> _PROBLEMS TO SOLVE_:
(a) In the passage about sulfur miners, what color is the sulfur when it is molten?
(b) Write a continuation of the passage about sulfur miners, starting after its last sentence.

> _EXERCISE PASSAGE_:
..............................
My first impression was - like the volcano it must be in hell. Toxic sulfur vapor everywhere. The gases burn in the eyes and lungs like fire, without gas masks unacceptable - but very few workers wear them, they are simply too expensive. On my trip I accompanied two workers the whole night shift. The sulfur is deep red in colour when molten, pours slowly from the ends of these pipes and pools on the ground, turning bright yellow as it cools. The miners work shift begins in the middle of the night. The miners break the cooled material into large pieces and carry it away in baskets. Miners carry loads ranging from 75 to 90 kilograms (165 to 198 lb), up 300 metres (980 ft) to the crater rim, with a gradient of 45 to 60 degrees and then 3 kilometres (1.9 mi) down the mountain for weighing. Most miners make this journey twice a day.
..............................
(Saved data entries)
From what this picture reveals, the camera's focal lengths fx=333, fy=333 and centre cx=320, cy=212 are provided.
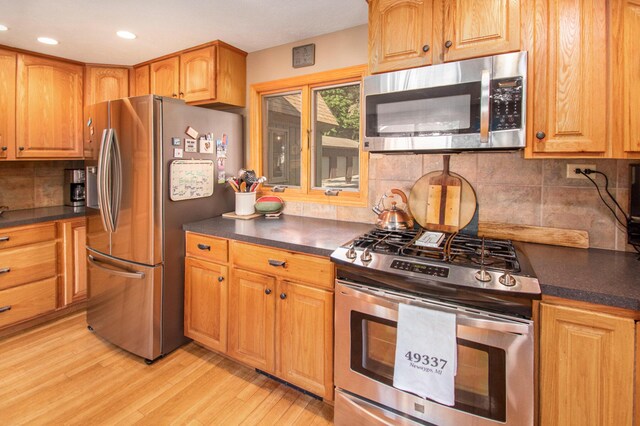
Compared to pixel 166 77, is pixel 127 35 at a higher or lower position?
higher

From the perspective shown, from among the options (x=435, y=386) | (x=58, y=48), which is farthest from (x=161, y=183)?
(x=435, y=386)

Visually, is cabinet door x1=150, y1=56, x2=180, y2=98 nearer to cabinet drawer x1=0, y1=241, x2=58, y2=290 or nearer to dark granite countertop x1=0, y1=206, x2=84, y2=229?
dark granite countertop x1=0, y1=206, x2=84, y2=229

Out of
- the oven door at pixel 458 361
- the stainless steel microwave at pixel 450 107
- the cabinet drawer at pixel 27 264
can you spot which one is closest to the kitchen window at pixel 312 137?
the stainless steel microwave at pixel 450 107

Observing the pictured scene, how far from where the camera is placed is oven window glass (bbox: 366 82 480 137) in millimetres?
1558

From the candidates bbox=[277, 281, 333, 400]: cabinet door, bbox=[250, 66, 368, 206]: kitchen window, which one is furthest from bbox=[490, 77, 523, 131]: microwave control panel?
bbox=[277, 281, 333, 400]: cabinet door

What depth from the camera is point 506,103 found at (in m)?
1.48

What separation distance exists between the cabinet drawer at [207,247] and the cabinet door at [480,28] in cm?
165

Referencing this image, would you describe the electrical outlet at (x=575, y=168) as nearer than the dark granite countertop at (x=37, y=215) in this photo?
Yes

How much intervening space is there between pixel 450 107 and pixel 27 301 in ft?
10.9

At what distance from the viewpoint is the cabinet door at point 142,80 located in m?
3.04

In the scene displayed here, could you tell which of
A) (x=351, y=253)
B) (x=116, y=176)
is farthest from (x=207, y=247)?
(x=351, y=253)

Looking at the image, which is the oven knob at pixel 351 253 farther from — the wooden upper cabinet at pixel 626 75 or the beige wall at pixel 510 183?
the wooden upper cabinet at pixel 626 75

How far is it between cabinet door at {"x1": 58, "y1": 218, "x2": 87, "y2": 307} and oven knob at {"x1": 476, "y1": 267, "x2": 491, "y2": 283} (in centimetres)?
309

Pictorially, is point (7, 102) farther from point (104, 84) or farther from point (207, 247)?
point (207, 247)
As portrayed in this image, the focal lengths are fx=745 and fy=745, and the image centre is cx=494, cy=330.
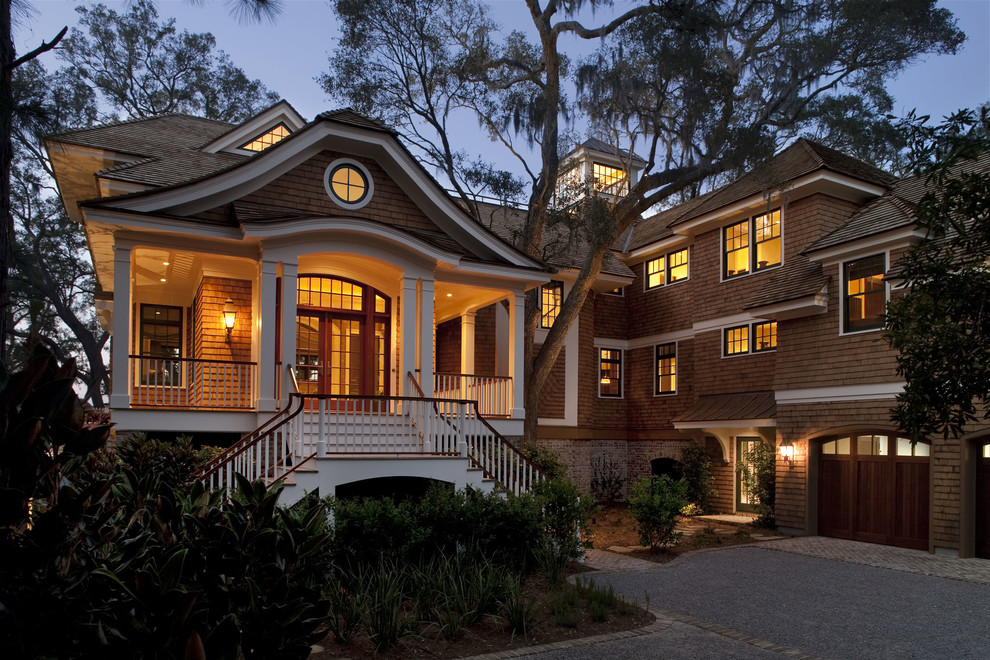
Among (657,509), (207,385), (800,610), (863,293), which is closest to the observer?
(800,610)

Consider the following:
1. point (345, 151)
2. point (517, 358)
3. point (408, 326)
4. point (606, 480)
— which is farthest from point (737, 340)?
point (345, 151)

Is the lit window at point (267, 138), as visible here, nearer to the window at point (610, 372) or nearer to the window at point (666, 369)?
the window at point (610, 372)

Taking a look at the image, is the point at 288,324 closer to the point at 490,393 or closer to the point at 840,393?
the point at 490,393

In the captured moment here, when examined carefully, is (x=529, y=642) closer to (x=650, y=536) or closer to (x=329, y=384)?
(x=650, y=536)

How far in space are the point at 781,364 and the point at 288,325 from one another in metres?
10.7

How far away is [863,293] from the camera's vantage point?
1487cm

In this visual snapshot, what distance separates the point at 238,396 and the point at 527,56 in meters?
11.7

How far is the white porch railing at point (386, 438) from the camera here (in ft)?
35.2

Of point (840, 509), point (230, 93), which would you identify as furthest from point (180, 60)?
point (840, 509)

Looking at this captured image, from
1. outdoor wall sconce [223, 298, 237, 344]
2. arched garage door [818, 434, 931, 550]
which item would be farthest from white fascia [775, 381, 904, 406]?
outdoor wall sconce [223, 298, 237, 344]

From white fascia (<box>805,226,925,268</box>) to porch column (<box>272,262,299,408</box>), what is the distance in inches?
419

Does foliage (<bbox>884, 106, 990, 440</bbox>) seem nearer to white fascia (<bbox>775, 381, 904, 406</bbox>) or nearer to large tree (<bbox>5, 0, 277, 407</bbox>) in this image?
white fascia (<bbox>775, 381, 904, 406</bbox>)

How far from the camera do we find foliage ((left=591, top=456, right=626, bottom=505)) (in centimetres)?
2178

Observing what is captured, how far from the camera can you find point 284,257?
1285 centimetres
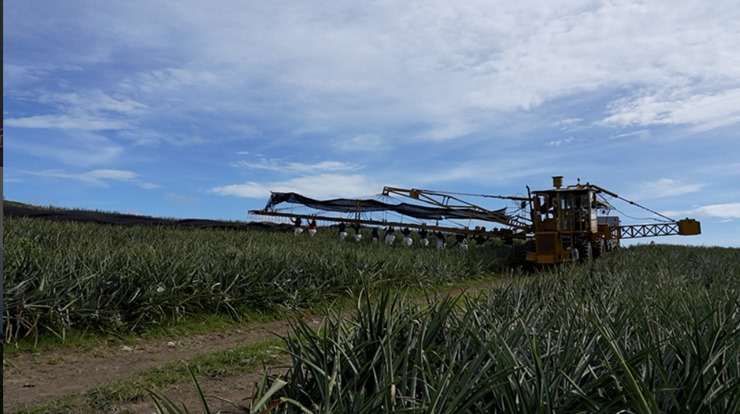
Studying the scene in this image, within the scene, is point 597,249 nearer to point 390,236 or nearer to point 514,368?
point 390,236

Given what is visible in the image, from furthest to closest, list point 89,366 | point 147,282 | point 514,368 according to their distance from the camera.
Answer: point 147,282, point 89,366, point 514,368

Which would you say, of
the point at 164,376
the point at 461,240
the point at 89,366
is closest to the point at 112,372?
the point at 89,366

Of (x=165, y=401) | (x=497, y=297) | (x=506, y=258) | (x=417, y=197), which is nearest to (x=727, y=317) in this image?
(x=497, y=297)

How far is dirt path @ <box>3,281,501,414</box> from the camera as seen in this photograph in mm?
4289

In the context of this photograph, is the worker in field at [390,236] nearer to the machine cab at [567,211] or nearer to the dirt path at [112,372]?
the machine cab at [567,211]

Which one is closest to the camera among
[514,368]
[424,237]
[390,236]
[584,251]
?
[514,368]

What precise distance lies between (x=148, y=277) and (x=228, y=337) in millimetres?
1309

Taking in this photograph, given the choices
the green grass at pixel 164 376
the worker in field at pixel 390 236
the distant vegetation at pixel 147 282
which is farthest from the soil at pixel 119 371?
the worker in field at pixel 390 236

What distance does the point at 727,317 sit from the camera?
3236 mm

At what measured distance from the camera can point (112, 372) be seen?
5227 mm

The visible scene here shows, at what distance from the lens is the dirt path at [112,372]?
4289 mm

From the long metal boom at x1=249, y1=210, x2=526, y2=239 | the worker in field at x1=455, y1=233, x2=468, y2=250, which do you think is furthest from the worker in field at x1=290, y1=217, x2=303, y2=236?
the worker in field at x1=455, y1=233, x2=468, y2=250

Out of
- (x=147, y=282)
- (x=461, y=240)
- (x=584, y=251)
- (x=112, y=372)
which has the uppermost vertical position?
(x=461, y=240)

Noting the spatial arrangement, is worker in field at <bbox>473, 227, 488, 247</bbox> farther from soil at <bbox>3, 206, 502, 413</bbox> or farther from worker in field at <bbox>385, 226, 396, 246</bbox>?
soil at <bbox>3, 206, 502, 413</bbox>
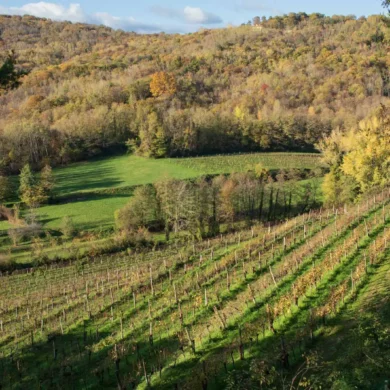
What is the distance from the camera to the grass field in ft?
199

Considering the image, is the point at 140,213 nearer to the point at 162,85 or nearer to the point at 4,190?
the point at 4,190

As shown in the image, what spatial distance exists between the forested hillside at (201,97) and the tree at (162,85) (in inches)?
13.1

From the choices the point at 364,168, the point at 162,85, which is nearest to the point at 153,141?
the point at 364,168

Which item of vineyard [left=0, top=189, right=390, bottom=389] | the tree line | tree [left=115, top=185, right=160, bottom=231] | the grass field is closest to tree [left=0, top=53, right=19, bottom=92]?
vineyard [left=0, top=189, right=390, bottom=389]

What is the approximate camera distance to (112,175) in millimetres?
77625

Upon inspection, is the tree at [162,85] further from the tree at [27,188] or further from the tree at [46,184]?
the tree at [27,188]

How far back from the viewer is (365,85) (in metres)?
130

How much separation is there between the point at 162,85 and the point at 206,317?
411 feet

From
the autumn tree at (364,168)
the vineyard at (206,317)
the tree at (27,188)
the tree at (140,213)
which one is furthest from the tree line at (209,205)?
the vineyard at (206,317)

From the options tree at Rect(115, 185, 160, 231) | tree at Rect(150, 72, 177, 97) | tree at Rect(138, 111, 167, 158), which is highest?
tree at Rect(150, 72, 177, 97)

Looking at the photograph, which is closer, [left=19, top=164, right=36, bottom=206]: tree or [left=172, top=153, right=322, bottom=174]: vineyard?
[left=19, top=164, right=36, bottom=206]: tree

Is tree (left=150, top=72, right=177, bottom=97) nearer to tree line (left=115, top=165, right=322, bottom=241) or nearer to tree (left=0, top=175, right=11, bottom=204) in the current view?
tree (left=0, top=175, right=11, bottom=204)

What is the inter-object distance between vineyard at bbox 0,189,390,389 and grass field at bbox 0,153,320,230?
31.8 metres

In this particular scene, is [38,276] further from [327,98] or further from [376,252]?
[327,98]
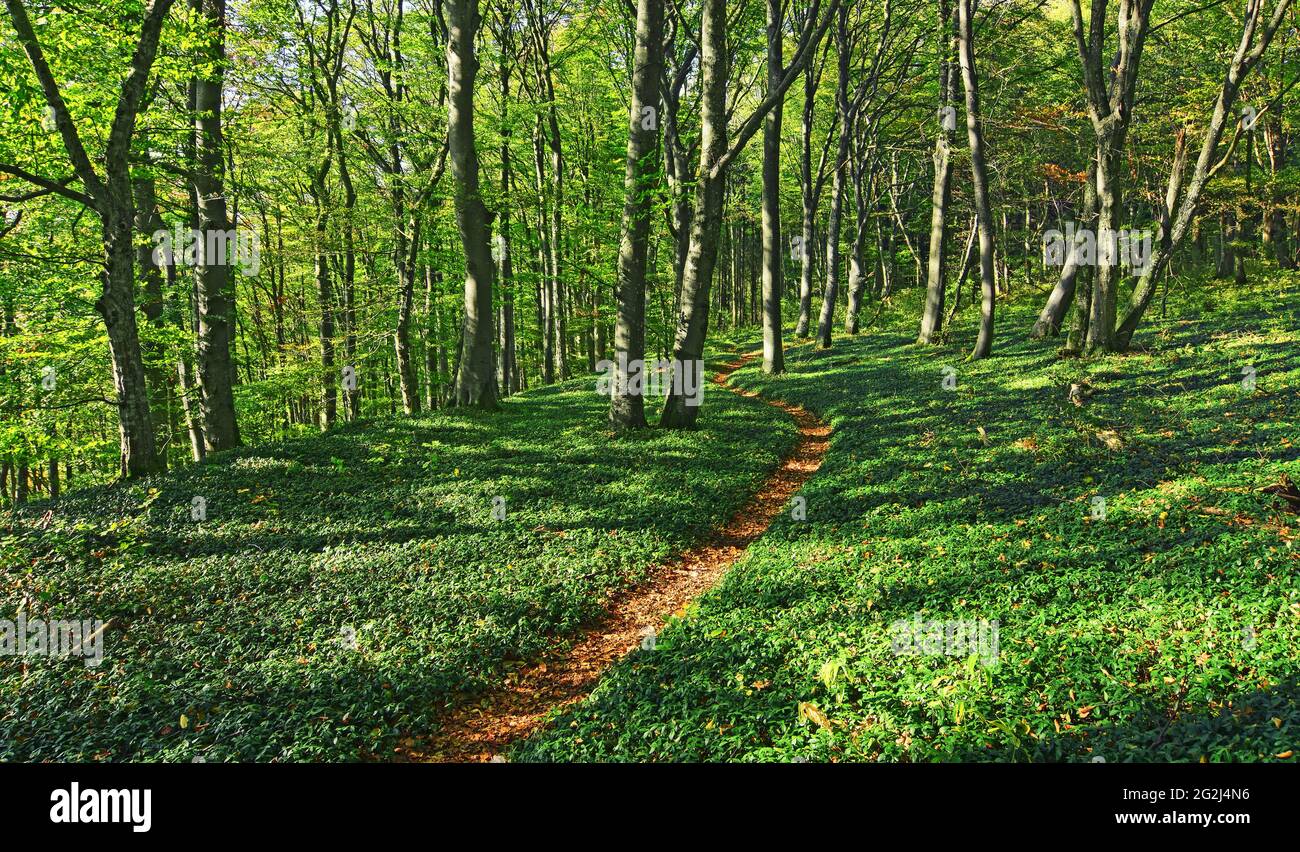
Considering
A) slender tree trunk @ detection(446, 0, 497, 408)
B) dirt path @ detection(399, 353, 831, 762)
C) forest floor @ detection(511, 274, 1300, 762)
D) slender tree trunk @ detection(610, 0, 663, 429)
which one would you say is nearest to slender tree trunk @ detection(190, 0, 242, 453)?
slender tree trunk @ detection(446, 0, 497, 408)

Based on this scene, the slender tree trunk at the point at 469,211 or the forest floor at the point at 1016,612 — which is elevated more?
the slender tree trunk at the point at 469,211

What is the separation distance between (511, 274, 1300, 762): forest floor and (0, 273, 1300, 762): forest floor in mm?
32

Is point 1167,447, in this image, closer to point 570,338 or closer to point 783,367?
point 783,367

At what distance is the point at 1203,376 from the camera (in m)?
13.0

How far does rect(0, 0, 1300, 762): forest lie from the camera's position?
5.23 metres

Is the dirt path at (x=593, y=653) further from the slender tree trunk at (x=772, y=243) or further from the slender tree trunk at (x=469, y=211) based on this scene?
the slender tree trunk at (x=772, y=243)

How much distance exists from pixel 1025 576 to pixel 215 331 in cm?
1587

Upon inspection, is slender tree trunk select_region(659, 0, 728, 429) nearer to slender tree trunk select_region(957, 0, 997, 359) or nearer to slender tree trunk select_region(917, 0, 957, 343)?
slender tree trunk select_region(957, 0, 997, 359)

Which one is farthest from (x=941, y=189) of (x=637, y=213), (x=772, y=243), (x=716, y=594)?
(x=716, y=594)

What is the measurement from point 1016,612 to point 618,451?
871 cm

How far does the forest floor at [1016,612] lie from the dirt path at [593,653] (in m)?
0.48

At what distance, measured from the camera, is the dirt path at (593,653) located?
558cm

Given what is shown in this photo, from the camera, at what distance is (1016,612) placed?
5.89m

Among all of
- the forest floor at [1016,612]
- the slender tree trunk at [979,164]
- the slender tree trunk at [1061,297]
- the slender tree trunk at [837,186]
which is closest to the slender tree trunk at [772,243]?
the slender tree trunk at [837,186]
..............................
> _ANSWER SET_:
(a) It is deep red.

(b)
Some workers have broken bones of the clavicle or thick scarring on their shoulders at some point.
A nearby sulfur refinery pays the miners by the weight of sulfur transported; as of September 2010, the typical daily earnings were equivalent to approximately $10 US. The miners often receive insufficient protection while working around the volcano and complain of numerous respiratory afflictions. There are 200 miners, who extract 14 tons per day. The youngest was 16 and the oldest 60 years old, but most die early before the age of sixty.